### Exercise requirements
Locate each line in the records below that contains the word "grass" and copy those lines out.

Raw data start

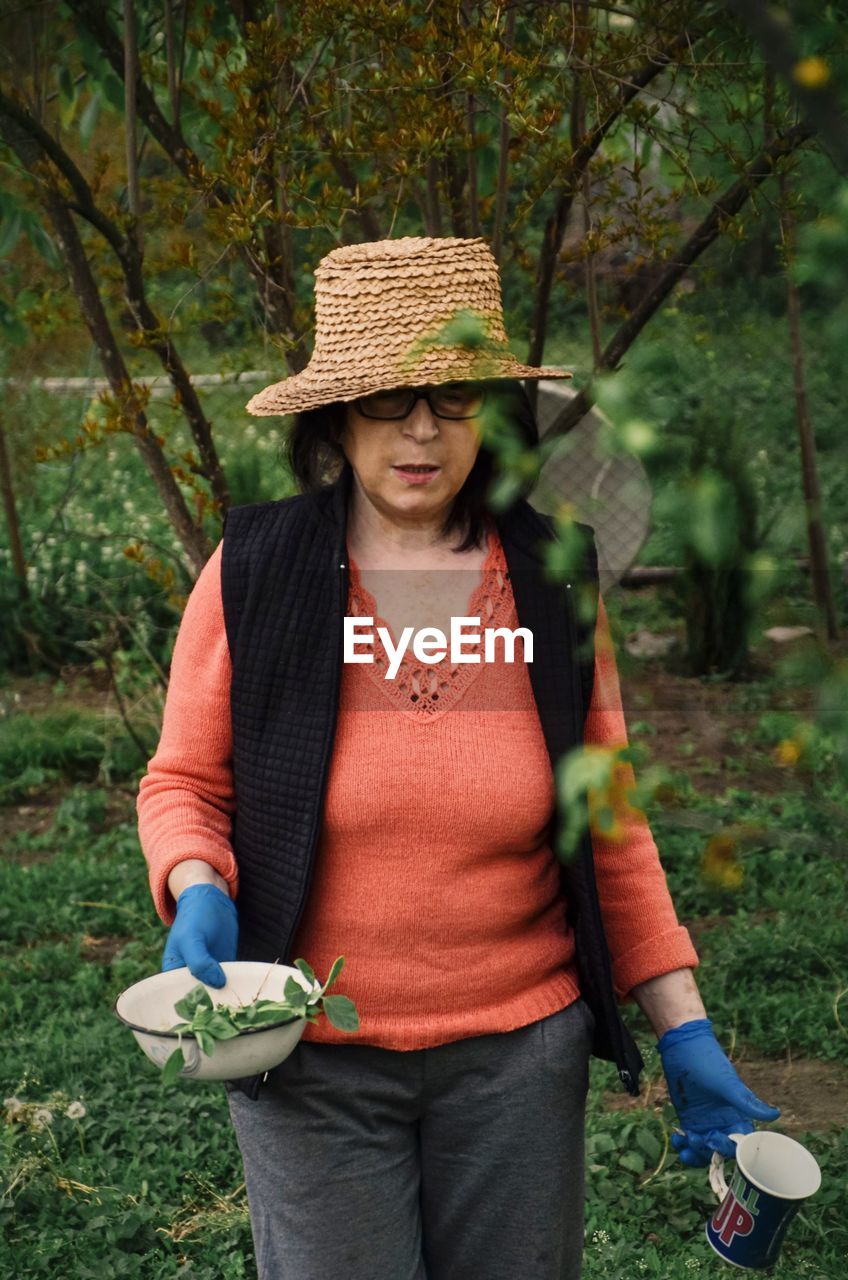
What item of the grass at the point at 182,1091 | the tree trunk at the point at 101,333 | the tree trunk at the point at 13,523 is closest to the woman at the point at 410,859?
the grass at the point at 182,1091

Raw data end
Raw data start

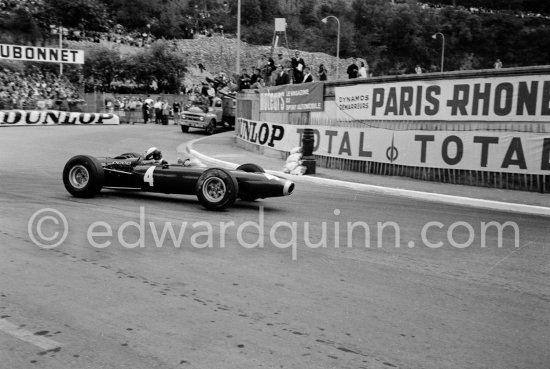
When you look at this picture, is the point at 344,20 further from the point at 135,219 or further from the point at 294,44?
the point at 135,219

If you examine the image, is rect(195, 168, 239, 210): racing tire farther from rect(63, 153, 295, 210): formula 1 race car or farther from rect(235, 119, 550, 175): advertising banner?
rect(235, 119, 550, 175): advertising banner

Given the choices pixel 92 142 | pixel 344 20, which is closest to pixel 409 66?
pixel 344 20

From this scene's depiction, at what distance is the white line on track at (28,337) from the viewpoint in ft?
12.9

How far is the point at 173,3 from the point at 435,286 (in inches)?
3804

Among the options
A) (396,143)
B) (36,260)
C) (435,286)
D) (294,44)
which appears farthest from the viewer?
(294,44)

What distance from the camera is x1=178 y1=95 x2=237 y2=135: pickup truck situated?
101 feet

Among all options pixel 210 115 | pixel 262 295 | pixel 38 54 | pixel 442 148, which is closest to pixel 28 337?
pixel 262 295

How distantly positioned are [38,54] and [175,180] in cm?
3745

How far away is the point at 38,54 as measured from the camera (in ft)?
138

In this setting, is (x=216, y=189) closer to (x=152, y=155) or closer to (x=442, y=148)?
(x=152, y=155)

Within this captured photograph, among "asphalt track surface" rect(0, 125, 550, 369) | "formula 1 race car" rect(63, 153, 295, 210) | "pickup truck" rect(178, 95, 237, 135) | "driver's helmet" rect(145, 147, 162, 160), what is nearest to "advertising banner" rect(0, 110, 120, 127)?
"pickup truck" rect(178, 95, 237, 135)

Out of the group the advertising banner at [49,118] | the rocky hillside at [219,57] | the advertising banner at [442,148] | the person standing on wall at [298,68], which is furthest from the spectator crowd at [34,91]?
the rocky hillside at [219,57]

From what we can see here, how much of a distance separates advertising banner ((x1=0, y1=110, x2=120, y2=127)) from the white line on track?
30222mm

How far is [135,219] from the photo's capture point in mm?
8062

Raw data end

### Written answer
What item of the grass at the point at 182,1091 | the tree trunk at the point at 101,333 | the tree trunk at the point at 13,523 is closest to the woman at the point at 410,859?
the grass at the point at 182,1091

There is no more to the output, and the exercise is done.